Raised in a cultured Church of England home in South Moulton, Devonshire, she was puzzled as a teenager by the contrast of the Bible’s teachings on baptism with those of her faith and “could not enjoy attending church after that.” She married William Williams at age fifteen, and after their first daughter was born, she began hearing about the Mormons.

Initially, Elizabeth was not interested. Even though she was not satisfied with her old church, “it was very respectable, at least.” However, she was too polite to refuse a tract when it was offered, and on a rainy afternoon began reading it. Soon she was absorbed in the account of a debate between Elder John Taylor and some French ministers.

“When I had read it all, I said aloud ‘praise the Lord. I have found the right way at last.’” She attended a meeting where Joseph Smith’s mission was explained. “To say that I was thrilled with joy but feebly expresses my feelings at that time. I could see no other way but to repent of my sins and to be baptized. I knew my people would bitterly oppose it when they knew it, and that my former friends would treat me coldly but it was worse than I ever thought.”
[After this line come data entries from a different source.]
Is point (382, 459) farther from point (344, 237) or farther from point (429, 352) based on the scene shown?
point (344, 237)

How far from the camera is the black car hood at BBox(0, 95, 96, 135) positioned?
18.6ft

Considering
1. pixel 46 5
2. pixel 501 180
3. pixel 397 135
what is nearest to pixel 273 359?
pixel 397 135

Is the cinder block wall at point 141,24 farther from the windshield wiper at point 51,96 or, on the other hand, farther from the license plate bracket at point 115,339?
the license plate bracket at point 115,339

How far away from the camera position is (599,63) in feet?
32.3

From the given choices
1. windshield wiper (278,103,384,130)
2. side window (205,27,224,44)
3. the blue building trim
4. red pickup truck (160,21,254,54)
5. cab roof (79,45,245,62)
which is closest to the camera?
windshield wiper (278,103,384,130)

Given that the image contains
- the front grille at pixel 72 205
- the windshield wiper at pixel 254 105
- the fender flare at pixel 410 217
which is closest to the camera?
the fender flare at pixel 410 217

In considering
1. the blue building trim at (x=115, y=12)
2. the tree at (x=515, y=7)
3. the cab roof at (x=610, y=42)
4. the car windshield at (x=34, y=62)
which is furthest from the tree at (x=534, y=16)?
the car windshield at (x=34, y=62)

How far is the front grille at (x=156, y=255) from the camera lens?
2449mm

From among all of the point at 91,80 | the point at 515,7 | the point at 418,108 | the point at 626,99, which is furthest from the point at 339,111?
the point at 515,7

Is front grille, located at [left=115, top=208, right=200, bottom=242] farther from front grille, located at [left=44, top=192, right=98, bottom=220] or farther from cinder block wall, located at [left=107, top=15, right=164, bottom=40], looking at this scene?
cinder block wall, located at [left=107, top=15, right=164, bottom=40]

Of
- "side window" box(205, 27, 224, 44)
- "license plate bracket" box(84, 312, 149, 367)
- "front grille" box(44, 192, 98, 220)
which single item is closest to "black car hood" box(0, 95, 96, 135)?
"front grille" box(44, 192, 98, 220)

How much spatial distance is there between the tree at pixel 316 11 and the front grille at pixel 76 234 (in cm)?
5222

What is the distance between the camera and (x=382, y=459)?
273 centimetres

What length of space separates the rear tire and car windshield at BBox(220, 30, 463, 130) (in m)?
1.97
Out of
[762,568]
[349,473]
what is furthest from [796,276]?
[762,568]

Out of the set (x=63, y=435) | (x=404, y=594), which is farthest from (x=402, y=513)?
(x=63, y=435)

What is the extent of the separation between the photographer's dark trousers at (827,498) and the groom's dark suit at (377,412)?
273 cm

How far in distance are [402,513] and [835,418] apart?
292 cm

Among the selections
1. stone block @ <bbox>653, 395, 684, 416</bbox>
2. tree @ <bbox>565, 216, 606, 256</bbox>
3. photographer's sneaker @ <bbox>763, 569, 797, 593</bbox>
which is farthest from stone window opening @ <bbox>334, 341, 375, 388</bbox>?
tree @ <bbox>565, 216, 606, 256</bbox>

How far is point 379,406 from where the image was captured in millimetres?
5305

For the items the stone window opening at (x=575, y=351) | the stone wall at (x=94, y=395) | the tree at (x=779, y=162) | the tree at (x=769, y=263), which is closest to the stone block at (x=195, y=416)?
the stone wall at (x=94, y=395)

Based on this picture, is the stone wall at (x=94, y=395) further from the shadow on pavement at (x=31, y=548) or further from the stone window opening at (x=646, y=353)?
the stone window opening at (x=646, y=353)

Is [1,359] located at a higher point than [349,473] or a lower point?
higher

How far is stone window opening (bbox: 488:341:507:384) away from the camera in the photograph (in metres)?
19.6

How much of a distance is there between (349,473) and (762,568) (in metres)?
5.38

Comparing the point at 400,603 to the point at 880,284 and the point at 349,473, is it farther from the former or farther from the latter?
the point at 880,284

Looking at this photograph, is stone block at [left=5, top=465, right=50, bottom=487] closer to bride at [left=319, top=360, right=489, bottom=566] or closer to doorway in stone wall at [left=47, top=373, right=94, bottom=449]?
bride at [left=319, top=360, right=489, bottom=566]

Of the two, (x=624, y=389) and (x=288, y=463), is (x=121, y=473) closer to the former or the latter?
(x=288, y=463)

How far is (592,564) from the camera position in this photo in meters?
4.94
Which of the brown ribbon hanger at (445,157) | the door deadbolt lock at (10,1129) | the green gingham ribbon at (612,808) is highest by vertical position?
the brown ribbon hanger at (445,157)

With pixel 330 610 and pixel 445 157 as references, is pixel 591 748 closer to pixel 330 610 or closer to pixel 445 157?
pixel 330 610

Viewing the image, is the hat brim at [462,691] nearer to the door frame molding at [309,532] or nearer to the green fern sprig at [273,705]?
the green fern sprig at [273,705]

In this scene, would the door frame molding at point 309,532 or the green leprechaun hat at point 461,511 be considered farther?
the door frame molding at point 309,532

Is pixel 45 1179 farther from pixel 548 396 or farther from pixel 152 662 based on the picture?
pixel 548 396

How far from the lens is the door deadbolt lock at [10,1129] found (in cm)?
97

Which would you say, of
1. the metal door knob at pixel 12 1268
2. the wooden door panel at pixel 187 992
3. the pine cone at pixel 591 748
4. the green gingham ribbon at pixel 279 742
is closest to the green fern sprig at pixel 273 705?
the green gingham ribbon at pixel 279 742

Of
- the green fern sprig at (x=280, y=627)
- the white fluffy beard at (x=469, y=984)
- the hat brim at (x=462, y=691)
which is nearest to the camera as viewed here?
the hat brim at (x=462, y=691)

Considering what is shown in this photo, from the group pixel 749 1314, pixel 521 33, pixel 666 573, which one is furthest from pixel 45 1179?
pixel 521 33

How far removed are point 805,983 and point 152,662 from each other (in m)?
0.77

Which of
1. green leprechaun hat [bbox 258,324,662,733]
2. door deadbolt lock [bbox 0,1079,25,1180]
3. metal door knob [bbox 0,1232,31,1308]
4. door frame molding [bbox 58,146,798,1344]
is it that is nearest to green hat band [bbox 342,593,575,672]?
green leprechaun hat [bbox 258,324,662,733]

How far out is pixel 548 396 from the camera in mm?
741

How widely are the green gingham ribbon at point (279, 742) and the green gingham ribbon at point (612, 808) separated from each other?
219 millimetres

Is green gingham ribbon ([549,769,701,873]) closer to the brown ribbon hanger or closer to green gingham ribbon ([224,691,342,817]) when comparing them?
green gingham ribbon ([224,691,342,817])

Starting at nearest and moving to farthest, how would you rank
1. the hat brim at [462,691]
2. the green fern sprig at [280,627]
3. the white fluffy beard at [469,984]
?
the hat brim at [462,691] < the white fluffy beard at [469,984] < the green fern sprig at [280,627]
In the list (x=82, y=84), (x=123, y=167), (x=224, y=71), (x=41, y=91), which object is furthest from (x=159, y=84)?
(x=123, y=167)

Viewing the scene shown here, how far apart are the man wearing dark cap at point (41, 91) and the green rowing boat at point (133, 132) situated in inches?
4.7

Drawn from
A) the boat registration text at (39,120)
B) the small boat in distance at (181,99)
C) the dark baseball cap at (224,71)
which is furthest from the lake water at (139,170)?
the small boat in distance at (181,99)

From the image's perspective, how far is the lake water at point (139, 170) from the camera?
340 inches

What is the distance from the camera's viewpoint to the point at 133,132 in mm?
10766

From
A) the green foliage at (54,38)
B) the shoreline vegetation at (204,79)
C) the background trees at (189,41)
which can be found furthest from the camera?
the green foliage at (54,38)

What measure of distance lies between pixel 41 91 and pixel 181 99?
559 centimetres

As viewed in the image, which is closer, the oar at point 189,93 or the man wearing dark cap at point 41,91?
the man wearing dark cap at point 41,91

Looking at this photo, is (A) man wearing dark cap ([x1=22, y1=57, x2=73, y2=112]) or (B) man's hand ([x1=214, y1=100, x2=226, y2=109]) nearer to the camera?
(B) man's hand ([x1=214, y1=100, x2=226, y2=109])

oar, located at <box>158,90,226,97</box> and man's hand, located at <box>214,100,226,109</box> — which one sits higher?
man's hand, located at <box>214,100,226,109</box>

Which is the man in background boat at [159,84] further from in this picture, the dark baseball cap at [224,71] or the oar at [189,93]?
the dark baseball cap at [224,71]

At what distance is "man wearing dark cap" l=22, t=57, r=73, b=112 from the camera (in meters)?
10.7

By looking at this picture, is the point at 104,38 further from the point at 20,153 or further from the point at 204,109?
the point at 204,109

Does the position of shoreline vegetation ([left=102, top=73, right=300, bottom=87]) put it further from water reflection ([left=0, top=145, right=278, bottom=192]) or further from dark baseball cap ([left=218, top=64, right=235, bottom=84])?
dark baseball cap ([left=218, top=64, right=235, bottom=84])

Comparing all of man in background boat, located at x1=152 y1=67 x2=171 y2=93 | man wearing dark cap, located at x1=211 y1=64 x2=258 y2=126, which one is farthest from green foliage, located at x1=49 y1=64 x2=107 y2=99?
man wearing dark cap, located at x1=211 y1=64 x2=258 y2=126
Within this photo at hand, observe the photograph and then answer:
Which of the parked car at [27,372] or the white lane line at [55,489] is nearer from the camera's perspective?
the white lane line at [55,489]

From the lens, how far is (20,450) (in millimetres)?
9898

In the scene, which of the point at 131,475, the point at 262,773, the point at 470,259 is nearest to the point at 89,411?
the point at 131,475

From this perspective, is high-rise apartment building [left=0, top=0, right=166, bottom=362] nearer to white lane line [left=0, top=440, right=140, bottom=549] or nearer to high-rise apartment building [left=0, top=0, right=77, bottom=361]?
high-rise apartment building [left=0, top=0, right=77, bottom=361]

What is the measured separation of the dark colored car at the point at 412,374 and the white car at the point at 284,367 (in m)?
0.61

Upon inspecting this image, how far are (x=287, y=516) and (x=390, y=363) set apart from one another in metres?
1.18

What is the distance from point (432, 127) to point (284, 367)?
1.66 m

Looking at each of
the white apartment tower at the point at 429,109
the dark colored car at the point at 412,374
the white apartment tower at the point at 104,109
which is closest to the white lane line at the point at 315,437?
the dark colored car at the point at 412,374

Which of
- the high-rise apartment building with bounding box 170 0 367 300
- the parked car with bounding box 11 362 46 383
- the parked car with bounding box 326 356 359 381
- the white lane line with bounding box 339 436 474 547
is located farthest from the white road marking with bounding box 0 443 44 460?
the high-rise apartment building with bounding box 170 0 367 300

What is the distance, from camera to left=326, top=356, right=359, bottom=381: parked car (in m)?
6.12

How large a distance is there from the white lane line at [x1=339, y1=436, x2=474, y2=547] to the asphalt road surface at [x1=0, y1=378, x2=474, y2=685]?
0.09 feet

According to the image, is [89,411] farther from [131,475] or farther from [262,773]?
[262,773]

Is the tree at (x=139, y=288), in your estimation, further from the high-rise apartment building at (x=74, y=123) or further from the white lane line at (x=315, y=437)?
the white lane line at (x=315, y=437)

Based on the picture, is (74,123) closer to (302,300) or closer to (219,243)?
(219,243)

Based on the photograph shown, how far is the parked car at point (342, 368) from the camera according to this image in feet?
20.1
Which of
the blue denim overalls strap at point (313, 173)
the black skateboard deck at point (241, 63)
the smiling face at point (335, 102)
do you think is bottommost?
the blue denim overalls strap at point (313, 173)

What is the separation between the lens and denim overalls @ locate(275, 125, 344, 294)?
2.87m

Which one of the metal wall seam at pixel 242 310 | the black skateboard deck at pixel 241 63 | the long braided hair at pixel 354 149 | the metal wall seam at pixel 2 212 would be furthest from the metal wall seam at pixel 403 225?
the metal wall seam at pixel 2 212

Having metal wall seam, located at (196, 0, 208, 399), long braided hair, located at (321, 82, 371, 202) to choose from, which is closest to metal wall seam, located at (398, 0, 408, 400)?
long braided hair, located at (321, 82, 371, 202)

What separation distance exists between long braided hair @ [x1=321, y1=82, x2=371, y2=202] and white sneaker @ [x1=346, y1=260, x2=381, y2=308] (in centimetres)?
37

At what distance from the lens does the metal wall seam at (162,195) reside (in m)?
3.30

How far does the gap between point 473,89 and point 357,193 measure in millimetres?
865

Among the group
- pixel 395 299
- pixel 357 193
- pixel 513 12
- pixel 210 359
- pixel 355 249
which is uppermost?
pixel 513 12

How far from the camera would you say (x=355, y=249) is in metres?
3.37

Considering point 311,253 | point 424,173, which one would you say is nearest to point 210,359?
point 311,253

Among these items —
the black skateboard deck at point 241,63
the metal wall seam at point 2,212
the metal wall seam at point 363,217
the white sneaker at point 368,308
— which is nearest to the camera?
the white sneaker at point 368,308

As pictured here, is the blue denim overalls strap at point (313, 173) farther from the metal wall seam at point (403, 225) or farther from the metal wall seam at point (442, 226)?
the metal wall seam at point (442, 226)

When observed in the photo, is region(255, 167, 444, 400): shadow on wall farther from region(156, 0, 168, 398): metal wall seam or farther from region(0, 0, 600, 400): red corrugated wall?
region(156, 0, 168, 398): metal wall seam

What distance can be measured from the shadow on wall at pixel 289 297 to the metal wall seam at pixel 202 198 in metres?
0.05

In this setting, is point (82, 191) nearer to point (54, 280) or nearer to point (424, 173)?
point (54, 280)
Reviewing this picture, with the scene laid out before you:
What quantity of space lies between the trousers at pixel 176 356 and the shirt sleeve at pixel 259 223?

That one sentence, “It was worse than I ever thought,” contains an agony of heartbreak. What it meant was that her mother forbade her to reenter her childhood home. Her husband told her she must choose between her family and her faith; weeping in anguish, she refused to deny her testimony, and he abandoned her and their four little girls. Elizabeth found work in a woolen mill, laboring with the baby in a basket by the loom, and managing to support them all. Seeing her undefeated, William returned and took all four children to London. Under the law, there was nothing she could do to stop him or reclaim them.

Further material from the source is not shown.